Неприятности начались, когда сдриснули соседи. Измученные регулярными набегами, они плюнули и под покровом влажных тропических сумерек съебались куда глазаньки глядят. Каждый тащил под мышкой богатство – полосатенькую, как матрац свинку. Испуганным, взбрыкивающим свиньям перевязали рыла стеблями травы, чтобы не выдали исход.
– Это чего они удумали? – недоуменно спросил вождь, цепляя на шею бусы из искусно высушенных детских черепов и буднично зевнул. – И где был ты, разъебай? Опять порол орангутанку, вместо службы? Отвечай, образина нерусская! У-у, так бы и дал в морду! – накручивал себя добрейший старикан.

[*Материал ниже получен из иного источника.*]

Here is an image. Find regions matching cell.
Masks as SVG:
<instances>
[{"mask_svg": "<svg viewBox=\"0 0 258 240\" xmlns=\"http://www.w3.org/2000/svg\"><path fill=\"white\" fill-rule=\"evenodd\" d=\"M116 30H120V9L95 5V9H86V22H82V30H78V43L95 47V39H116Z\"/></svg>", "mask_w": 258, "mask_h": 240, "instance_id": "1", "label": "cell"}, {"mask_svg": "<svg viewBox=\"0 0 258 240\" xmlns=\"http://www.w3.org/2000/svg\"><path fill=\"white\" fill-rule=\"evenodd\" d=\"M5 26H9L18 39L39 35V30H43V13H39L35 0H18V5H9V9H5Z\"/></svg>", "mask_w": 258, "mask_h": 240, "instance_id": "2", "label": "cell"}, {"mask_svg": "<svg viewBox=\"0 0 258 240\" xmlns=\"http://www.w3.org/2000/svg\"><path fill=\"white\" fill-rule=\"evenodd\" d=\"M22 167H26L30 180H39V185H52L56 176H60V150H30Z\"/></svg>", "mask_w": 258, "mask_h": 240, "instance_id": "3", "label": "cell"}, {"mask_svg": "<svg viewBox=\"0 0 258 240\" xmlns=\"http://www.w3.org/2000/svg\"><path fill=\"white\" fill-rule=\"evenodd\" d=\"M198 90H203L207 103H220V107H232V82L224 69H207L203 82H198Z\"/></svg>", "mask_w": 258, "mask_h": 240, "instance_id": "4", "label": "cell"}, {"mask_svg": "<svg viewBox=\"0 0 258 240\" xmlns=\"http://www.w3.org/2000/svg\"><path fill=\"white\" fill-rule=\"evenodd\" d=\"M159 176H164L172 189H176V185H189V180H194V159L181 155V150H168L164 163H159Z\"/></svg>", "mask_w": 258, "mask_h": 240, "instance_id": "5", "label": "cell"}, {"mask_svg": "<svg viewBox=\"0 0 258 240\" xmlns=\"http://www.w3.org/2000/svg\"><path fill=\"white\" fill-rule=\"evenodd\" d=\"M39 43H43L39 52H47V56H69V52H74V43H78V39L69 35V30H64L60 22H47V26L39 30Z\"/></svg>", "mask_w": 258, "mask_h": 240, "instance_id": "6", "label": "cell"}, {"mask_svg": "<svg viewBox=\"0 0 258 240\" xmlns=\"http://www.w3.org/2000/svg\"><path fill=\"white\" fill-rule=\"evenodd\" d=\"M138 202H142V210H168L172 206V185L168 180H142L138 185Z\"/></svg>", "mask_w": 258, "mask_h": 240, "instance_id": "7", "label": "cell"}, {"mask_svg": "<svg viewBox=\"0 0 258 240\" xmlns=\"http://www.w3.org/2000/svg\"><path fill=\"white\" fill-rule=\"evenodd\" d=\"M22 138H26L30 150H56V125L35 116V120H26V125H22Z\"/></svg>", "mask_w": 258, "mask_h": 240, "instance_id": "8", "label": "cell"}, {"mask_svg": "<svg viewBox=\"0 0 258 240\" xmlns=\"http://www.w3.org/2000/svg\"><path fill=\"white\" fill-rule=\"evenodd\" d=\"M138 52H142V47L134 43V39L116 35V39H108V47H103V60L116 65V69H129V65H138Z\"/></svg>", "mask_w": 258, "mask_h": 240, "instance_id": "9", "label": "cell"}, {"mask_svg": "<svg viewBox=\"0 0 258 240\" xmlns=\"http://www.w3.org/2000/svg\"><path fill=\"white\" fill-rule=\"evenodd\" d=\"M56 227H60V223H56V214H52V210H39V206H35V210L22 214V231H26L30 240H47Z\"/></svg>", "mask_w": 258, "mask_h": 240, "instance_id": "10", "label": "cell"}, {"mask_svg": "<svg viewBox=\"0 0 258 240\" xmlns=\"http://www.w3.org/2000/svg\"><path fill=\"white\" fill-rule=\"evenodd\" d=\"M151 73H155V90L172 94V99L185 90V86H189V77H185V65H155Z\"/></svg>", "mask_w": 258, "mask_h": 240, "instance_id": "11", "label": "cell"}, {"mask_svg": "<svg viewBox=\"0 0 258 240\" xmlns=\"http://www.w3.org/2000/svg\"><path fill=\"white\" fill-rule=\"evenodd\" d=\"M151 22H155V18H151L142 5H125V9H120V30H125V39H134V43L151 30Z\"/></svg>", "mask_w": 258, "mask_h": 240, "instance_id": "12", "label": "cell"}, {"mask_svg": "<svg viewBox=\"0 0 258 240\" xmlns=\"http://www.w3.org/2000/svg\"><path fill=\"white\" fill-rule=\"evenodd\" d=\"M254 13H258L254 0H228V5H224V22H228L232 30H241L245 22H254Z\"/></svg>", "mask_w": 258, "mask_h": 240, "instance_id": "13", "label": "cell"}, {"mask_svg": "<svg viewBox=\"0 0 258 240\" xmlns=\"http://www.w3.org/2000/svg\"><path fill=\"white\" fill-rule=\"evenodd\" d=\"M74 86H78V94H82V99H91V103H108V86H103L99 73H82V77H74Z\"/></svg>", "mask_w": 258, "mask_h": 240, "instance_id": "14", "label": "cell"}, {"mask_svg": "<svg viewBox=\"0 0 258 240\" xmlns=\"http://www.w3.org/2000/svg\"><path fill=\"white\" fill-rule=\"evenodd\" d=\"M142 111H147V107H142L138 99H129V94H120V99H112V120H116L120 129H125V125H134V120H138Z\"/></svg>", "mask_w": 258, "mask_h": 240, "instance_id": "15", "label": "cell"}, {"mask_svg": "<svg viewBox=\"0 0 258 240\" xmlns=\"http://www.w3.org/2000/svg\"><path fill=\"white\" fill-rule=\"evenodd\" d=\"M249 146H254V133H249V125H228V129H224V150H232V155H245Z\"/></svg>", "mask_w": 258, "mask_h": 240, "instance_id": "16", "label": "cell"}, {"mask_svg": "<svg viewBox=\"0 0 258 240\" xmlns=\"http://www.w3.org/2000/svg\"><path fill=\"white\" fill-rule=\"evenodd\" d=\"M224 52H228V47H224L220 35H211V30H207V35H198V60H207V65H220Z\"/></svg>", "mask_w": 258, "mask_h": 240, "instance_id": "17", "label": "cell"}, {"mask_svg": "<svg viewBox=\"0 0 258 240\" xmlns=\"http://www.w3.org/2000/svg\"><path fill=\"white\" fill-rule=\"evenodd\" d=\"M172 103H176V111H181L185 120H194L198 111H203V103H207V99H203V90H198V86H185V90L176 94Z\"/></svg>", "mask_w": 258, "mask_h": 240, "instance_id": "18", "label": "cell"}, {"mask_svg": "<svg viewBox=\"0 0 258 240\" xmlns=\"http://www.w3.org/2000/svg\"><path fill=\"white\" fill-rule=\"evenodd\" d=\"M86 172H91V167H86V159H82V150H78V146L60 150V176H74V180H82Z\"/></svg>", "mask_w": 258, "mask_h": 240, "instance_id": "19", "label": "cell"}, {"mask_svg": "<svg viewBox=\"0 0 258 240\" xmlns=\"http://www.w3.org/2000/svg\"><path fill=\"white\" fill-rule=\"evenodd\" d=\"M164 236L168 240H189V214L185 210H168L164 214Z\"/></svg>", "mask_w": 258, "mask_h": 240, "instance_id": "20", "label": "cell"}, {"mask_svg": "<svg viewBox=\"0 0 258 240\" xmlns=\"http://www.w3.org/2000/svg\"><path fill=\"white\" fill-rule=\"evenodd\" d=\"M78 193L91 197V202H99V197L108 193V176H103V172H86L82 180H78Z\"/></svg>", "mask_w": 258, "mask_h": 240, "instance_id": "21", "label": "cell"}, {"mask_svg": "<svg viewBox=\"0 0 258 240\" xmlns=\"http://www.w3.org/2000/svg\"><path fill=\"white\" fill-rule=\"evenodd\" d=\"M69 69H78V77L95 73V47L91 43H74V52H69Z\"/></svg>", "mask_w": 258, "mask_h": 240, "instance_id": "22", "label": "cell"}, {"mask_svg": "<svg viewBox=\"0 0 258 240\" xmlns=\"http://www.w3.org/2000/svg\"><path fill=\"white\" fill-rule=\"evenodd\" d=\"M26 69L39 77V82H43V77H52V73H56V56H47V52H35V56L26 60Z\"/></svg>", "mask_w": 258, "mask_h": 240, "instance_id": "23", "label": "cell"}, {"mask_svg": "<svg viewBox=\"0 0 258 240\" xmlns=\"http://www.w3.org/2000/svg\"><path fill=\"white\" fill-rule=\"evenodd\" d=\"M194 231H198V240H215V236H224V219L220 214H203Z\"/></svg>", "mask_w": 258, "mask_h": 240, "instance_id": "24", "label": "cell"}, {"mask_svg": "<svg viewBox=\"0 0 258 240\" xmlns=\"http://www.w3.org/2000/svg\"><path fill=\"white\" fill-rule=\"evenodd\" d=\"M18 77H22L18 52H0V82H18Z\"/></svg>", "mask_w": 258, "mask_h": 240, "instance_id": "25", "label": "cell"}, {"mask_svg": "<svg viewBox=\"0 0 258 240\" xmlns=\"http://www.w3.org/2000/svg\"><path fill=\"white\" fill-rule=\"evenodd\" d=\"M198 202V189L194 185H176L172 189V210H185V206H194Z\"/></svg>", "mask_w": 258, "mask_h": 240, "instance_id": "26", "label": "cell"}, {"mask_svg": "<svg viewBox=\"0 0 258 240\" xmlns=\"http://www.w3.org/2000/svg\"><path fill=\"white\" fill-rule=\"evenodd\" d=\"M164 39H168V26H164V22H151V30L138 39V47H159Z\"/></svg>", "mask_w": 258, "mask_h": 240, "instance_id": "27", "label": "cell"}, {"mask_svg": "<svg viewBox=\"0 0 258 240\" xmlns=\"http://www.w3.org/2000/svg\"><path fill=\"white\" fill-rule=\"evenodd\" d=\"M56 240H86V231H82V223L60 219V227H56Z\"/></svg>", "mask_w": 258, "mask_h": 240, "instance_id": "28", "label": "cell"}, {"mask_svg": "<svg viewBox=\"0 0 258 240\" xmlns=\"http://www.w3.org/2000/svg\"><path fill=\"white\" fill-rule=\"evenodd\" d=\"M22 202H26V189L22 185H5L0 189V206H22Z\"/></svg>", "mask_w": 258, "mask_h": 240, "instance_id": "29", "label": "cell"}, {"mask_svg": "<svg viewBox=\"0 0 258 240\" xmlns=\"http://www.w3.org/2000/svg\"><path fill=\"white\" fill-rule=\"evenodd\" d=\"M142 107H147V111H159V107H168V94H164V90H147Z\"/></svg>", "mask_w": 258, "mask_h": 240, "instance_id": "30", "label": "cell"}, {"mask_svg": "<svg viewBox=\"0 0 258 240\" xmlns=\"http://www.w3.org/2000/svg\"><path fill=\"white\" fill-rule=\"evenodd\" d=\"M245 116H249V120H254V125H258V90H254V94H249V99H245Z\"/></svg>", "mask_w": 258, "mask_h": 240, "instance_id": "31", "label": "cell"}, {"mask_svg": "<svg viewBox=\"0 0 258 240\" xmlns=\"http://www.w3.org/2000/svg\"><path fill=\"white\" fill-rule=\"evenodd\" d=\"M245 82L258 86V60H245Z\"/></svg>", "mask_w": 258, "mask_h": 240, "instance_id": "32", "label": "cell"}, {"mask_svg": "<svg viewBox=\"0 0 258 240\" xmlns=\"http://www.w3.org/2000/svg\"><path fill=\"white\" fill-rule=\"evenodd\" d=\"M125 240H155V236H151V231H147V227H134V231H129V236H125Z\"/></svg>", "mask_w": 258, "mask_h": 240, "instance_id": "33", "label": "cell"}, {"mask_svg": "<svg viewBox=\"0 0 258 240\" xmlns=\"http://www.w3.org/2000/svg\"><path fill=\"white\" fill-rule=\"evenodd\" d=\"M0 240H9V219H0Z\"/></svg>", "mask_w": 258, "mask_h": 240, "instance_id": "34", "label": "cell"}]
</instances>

Кряхтя, влез на бамбуковый трон, украшенный райскими цветами, да птицами, согнав с него спящую макаку. Та завизжала и отбежала на длину веревки и принялась обиженно искать в шерстке.
– В дозоре, ёпт. – дыша на сторону, врал разведчик. – Вел счет свиньям и выглядывал кого пожирнее из бабцов, как вдруг туман пал на их стоянку и они исчезли. Дух леса сожрал их, вождь!
По правде, – он наклюкался забродившими плодами и разомлел – заснул в кроне огромного дерева, уютно надвинув на глаза легкомысленный кленовый венок.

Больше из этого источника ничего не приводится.